## Brief
Return each line of the data below that contains the string "value".

[Data for this exercise]

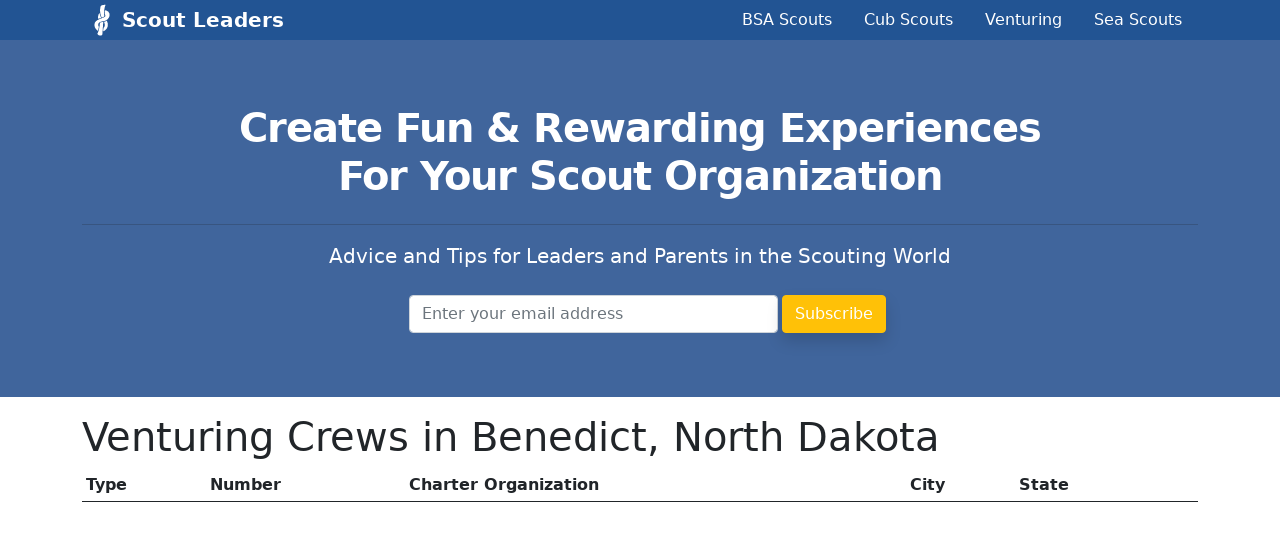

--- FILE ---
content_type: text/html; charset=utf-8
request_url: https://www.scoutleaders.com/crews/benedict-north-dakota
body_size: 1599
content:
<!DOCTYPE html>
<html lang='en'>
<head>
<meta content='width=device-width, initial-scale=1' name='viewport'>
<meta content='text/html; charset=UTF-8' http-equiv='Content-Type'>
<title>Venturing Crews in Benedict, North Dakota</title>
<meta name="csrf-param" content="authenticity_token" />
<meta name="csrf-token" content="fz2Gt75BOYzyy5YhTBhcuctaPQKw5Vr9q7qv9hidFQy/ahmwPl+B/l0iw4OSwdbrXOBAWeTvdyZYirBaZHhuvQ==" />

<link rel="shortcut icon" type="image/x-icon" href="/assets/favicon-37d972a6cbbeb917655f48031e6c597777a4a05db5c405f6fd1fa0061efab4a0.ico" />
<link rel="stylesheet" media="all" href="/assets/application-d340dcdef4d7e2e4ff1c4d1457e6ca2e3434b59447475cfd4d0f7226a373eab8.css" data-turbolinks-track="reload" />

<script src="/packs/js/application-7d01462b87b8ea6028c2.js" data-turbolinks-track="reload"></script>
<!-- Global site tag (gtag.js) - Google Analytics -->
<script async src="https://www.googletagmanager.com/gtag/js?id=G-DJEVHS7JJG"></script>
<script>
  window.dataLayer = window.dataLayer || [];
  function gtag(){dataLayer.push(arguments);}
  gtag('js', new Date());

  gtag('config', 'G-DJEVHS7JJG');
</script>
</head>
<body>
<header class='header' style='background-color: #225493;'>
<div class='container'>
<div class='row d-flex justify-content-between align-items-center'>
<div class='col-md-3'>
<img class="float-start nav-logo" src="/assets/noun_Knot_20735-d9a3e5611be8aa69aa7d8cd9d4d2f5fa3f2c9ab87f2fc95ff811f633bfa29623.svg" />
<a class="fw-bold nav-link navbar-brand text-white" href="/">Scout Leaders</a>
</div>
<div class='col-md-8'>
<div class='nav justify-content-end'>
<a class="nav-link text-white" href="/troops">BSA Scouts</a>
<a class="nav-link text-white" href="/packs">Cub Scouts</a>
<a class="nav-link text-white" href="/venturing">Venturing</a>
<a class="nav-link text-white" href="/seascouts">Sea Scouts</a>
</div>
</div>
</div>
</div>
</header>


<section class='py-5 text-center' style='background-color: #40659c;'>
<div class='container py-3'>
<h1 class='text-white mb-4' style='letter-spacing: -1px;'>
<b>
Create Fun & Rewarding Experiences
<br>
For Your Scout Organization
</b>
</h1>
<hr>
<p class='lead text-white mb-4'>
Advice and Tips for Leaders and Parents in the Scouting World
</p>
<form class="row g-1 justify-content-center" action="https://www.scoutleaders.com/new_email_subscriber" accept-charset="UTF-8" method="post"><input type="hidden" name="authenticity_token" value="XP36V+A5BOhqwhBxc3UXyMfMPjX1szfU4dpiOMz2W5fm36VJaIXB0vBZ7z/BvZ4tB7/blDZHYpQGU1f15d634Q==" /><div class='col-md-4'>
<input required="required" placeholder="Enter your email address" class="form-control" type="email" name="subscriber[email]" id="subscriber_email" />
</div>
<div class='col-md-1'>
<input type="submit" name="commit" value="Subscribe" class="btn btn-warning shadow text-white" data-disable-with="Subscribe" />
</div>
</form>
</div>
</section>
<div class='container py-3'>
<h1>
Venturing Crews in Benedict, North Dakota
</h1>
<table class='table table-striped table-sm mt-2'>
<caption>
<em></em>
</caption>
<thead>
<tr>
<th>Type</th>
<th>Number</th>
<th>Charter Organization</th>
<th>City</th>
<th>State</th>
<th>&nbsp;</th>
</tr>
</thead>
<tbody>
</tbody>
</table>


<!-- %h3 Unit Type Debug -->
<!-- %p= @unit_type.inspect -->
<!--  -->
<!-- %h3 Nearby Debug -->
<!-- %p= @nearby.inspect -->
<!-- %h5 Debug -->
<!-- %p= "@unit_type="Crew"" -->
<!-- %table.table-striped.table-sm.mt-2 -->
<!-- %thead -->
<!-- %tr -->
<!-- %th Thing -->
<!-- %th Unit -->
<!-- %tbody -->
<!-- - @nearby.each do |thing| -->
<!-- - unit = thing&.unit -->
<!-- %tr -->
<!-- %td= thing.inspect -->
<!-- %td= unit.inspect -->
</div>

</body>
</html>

[/Data for this exercise]

## Solved exercise
<form class="row g-1 justify-content-center" action="https://www.scoutleaders.com/new_email_subscriber" accept-charset="UTF-8" method="post"><input type="hidden" name="authenticity_token" value="XP36V+A5BOhqwhBxc3UXyMfMPjX1szfU4dpiOMz2W5fm36VJaIXB0vBZ7z/BvZ4tB7/blDZHYpQGU1f15d634Q==" /><div class='col-md-4'>
<input type="submit" name="commit" value="Subscribe" class="btn btn-warning shadow text-white" data-disable-with="Subscribe" />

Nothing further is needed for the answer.